Nel corso di una sua intervista esclusiva, Slash ha avuto modo di parlare di quali siano state le sue sensazioni, provate in sede di registrazione, nel collaborare con Michael Jackson, una delle icone artistiche più celebri di sempre. Il chitarrista dei Guns N’ Roses, in effetti, ha parlato soprattutto di quali fossero gli atteggiamenti e quali le inquietudini di Michael Jackson quando non suonava.
Le dichiarazioni di Slash sulla sua collaborazione con Michael Jackson
Collaborare con Michael Jackson è stato, per Slash, un onore grandissimo che il chitarrista ha voluto sottolineare all’interno di una sua intervista per Kerrang!. Seguono le sue parole a proposito, rilasciate anche a proposito del clima surreale che è venuto a crearsi in sede di registrazione:
“C’è stata una telefonata del mio manager che ha detto, ‘Michael sta cercando di mettersi in contatto con te’, ed io ho pensato, ‘Wow!’. Quindi l’ho richiamato e voleva che suonassi su “Dangerous”. Abbiamo preso un appuntamento e sono andato al Record Plant di Hollywood e lui era lì con Brooke Shields. E’ stato molto surreale. Si trattava di due persone con cui sono cresciuto, in un certo senso. Quindi siamo usciti per due minuti, loro sono andati a cena e mi hanno lasciato con questa canzone. Ho fatto il mio lavoro, poi ha continuato a chiedermi se mi sarebbe piaciuto fare questo e quello. Ho fatto alcuni show qua e là ed è stato divertente perché lui era un vero professionista ed era un tale cazzo di talento. Quella era la cosa principale: era straordinariamente musicalmente fluido”.
Michael Jackson e il suo carattere quando non suonava
Nel corso della stessa intervista, Slash ha avuto modo di parlare anche ci quale fosse il comportamento di Michael Jackson lontano dal palco; in altre parole, il chitarrista ha parlato di tutte quelle inquietudini che hanno riguardato il King del Pop e a cui ha avuto modo di rapportarsi.
Queste le sue parole: “Quando non lavorava o non era in produzione o altro, era allora che si vedeva che era un po’ in balia del proprio successo.
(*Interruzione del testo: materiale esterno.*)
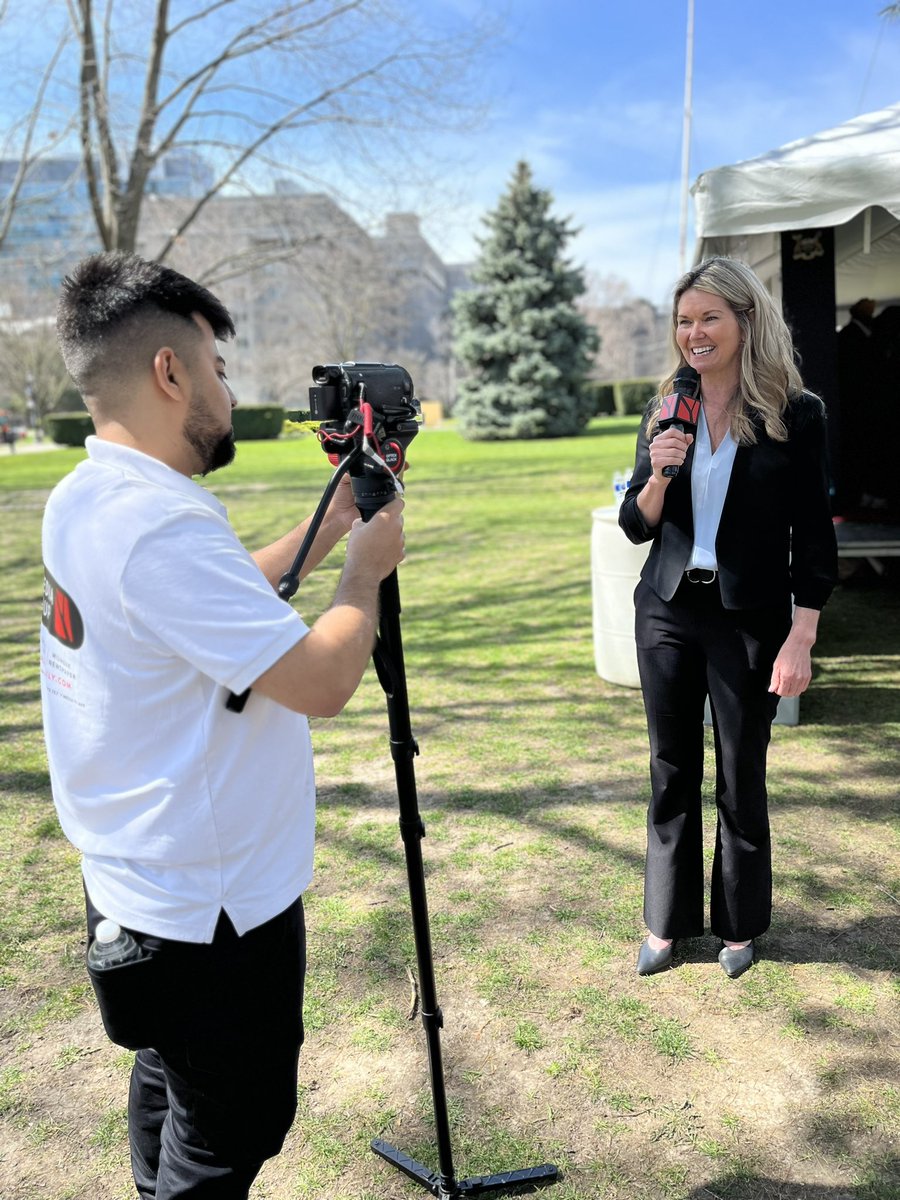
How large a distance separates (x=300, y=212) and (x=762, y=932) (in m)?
15.0

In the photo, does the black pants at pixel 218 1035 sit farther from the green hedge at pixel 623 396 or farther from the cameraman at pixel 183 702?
the green hedge at pixel 623 396

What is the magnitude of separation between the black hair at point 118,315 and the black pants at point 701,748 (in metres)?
1.87

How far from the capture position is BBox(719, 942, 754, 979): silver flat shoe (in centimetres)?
297

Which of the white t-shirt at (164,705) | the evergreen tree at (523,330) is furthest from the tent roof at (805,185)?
→ the evergreen tree at (523,330)

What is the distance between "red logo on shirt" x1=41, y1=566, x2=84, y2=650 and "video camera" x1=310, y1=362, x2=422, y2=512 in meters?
0.49

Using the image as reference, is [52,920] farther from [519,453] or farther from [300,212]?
[519,453]

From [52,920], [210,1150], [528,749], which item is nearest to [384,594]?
[210,1150]

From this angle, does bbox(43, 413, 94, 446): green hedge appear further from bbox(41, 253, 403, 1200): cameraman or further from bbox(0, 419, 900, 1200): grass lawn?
bbox(41, 253, 403, 1200): cameraman

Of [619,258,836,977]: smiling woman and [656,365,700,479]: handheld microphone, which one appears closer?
[656,365,700,479]: handheld microphone

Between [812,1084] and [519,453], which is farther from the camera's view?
[519,453]

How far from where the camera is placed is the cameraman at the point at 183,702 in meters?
1.32

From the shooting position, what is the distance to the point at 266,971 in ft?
5.08

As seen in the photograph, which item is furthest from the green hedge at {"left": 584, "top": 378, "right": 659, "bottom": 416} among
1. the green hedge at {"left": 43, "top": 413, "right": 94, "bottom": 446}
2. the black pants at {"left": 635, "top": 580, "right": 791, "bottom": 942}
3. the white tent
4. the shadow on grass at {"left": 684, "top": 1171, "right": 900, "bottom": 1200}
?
the shadow on grass at {"left": 684, "top": 1171, "right": 900, "bottom": 1200}

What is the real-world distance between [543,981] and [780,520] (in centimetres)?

Tutte le persone che aveva intorno a sé, gli yes men, si capiva che sapeva che il 90% di loro era pieno di merda. Mi sentivo dispiaciuto per lui in quel senso. Ho fatto un paio di concerti con Michael a Tokyo e ho visto come funzionava tutta questa fottutissima roba del cazzo, e lui era al centro di tutto. L’unica volta in cui ho sentito davvero che stesse bene era quando stava effettivamente sul palco. Subito dopo, i Guns arrivarono in città e facemmo i nostri spettacoli e il nostro successo era enorme, ma non travolgente come quello di Michael. Era una luce interessante, guardando le due cose si faceva attenzione a ciò che si desiderava”.